The S&P 500 rose 116.01 points to 3,911.74. The Dow climbed 823.32 points to 31,500.68. The Nasdaq rose 375.43 points to 11,607.62.
Consumer sentiment at record low
Parts of the U.S. economy are still red-hot, particularly the jobs market, but some discouraging signals have emerged recently.
A report on Friday confirmed sentiment among consumers sank to its lowest point since the University of Michigan began keeping records, hurt in particular by high inflation.
Another lowlight this week suggested the U.S. manufacturing and services sectors aren't as strong as economists thought.
Such weakening data raise worries about the strength of the economy. But they also can be good for financial markets, as paradoxical as that may seem.

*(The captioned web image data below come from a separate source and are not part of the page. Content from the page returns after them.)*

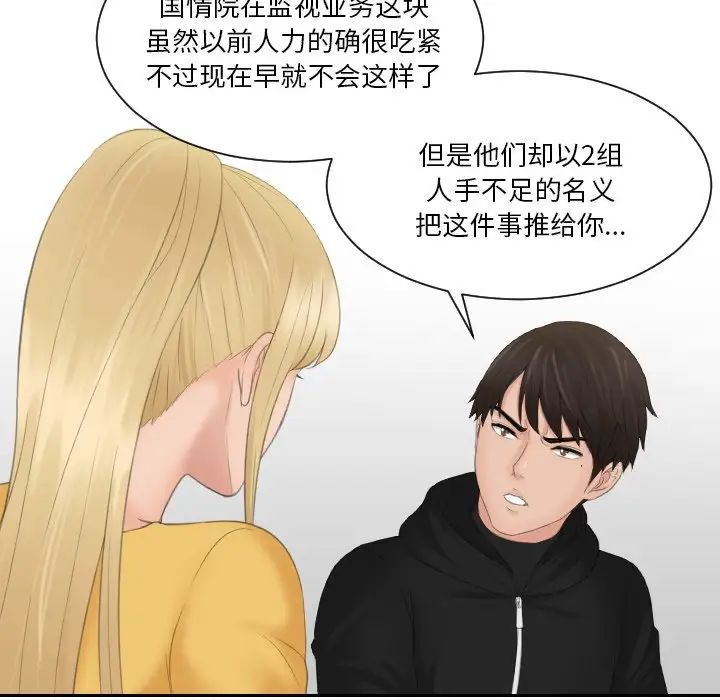 57P - 疑难杂症解决师/排忧大师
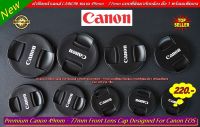 Lens cap Canon 10-22 ขนาด 77 mm ฝากล้องเลนส์ พร้อมแพ็กเก็จ สินค้ามือ 1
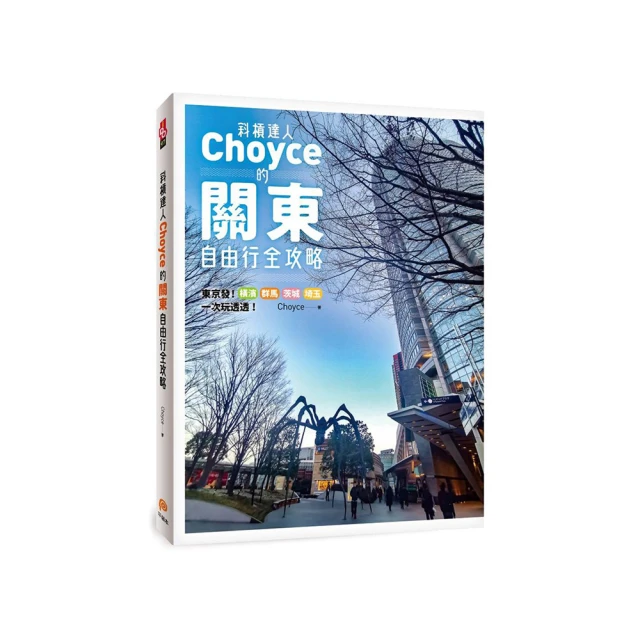 私密玉女肌女神工具一指愛陰瑜伽縮產後盆底肌康復吐納翹臀玉功 歷史價格詳細信息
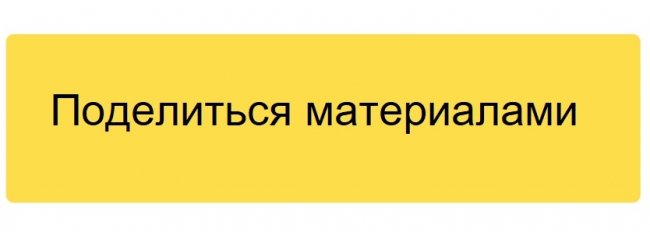 Повышаем конверсию в интернет-магазине: кейсы использования Турбо-страниц —  «Блог для вебмастеров»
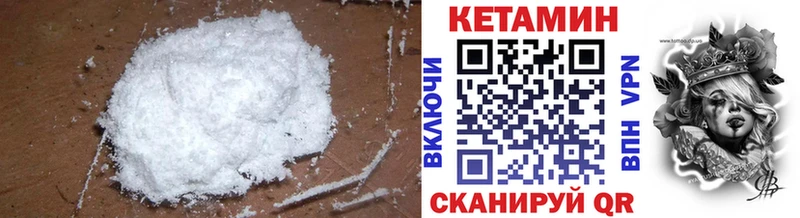 mega ONION  Лабытнанги  КЕТАМИН ketamine 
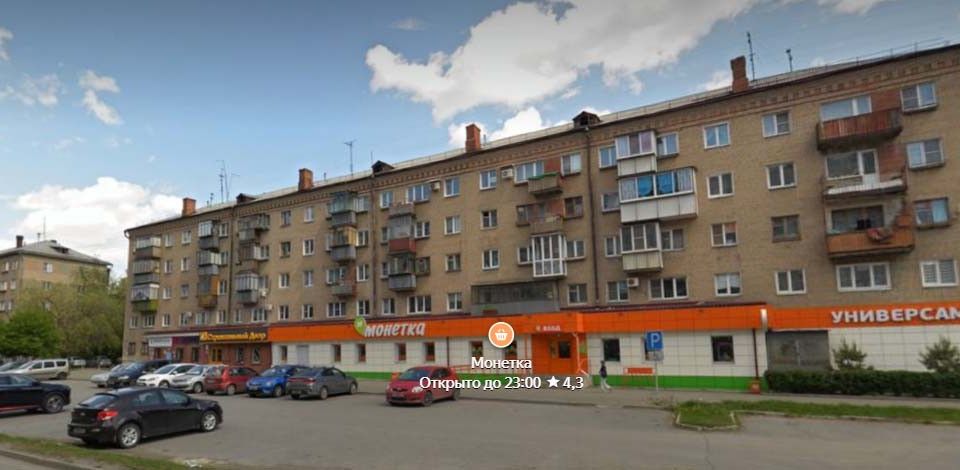 Продаётся 1-комнатная квартира, 30.8 м²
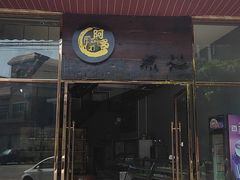 门面-阿多私房菜(顺德店)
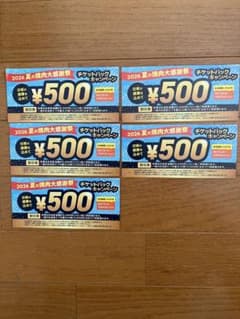 2026 夏の焼肉大感謝祭 チケットバック 2500円分のサムネイル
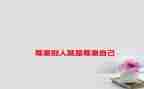 《尊重》演讲稿通用7篇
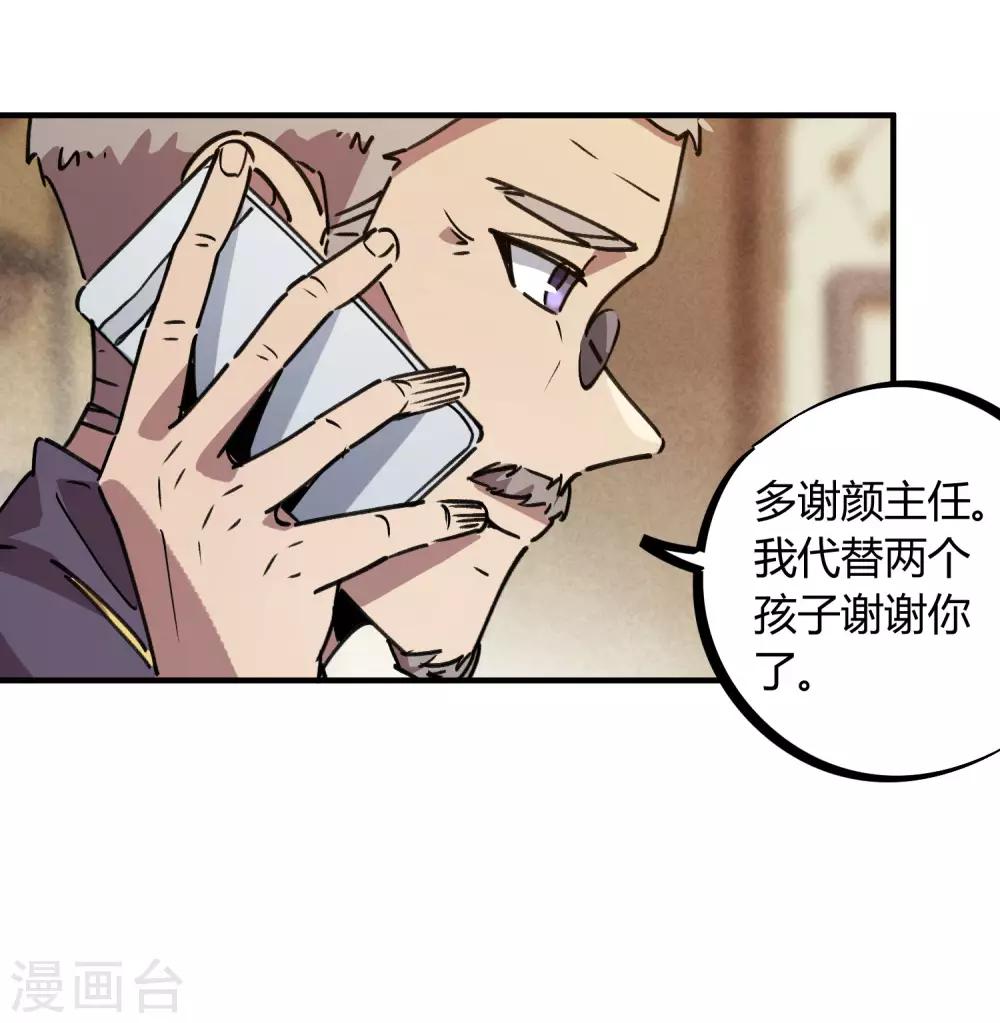 《校园修真狂少》第135话 黑函 第18页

They could mean less consumer demand fuelling inflation, which would ultimately mean the Federal Reserve doesn't have to raise rates so aggressively. And interest rates drive trading for everything from stocks to cryptocurrencies.
"We have seen a cooling off in a lot of areas, certainly. Gasoline purchases are down, housing prices appear to be cooling across the board," Frederick said. "To me all of this speaks to the fact what the Fed is doing now appears to at least be having some impact. Now, whether or not it's sufficient to bring inflation down, I don't think we know yet."